--- SOURCE EXTRACT ---
= = = = = = =
Note that plain text files containing only trees in this format are supported as well.
In next step compared trees should be entered, it can be done it in few ways as shown in Fig 4, You can:
Fig. 4
In the next step, select at least one of available phylogenetic metrics. It can be for rooted or unrooted trees, and if you are interested in more than one, you can select a few metrics as shown in Fig 5. In a special case, you can even select all.
Fig. 5
Additional options are available (Fig 6):
In the last step, click Compute button to generate report (Fig 6).
Fig. 6
After completing calculations, results appear in the new tab as shown in Fig. 7. Each row (excluding header) contains information about calculated metrics for one pair of compared trees. In the first three rows we find the ordinal number and numbers of compared trees.(Fig. 7A). In subsequent columns, we can find the metrics selected in the previous step (Fig. 7B).
= = = = = = =
--- Stored records ---
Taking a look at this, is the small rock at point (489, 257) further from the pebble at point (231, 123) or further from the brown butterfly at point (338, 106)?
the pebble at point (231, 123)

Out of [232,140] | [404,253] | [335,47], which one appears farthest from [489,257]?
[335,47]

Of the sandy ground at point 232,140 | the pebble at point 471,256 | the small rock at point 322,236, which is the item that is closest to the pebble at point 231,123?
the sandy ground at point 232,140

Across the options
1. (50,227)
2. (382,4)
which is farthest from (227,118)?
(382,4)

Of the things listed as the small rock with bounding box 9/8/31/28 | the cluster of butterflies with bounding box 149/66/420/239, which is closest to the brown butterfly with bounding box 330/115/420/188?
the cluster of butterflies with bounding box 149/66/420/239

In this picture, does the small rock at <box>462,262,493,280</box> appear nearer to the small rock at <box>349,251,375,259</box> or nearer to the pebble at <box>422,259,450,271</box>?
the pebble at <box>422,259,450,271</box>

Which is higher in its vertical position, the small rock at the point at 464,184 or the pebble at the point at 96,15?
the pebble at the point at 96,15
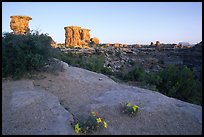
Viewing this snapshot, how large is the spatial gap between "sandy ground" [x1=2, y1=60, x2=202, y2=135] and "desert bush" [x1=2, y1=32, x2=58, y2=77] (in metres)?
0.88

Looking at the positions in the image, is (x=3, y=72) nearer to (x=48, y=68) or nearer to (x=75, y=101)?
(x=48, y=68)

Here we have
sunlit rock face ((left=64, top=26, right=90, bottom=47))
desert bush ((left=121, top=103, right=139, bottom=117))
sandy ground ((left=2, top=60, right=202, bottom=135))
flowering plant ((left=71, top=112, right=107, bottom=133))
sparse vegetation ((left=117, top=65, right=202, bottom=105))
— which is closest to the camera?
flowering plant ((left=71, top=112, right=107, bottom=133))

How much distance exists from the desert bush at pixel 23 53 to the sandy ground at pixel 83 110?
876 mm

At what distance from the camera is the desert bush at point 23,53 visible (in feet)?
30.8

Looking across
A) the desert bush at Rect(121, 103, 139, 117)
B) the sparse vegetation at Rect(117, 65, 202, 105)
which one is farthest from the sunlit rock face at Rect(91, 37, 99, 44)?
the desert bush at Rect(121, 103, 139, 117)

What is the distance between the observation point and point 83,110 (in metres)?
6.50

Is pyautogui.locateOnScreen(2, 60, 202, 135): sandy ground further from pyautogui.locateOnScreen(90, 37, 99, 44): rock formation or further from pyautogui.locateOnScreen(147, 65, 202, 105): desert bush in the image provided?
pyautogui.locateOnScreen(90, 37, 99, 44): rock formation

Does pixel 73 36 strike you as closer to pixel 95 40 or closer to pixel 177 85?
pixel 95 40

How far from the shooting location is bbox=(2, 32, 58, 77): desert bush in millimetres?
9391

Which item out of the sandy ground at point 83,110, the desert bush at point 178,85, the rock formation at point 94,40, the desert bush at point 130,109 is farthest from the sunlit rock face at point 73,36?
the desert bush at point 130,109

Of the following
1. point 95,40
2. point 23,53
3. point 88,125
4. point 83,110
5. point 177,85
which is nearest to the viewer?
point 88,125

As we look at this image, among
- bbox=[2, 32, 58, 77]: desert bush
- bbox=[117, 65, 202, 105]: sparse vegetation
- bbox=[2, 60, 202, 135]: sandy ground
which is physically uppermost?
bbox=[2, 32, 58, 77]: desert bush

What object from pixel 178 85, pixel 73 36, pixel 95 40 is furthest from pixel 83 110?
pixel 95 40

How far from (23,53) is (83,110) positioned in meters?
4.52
= = = = = = =
--- TASK STATEMENT ---
Translate this sentence from the tree comparison guide into Spanish: "Note that plain text files containing only trees in this format are supported as well."

--- THE REPLY ---
Tenga en cuenta que también se admiten archivos de texto plano que contengan solo árboles en este formato.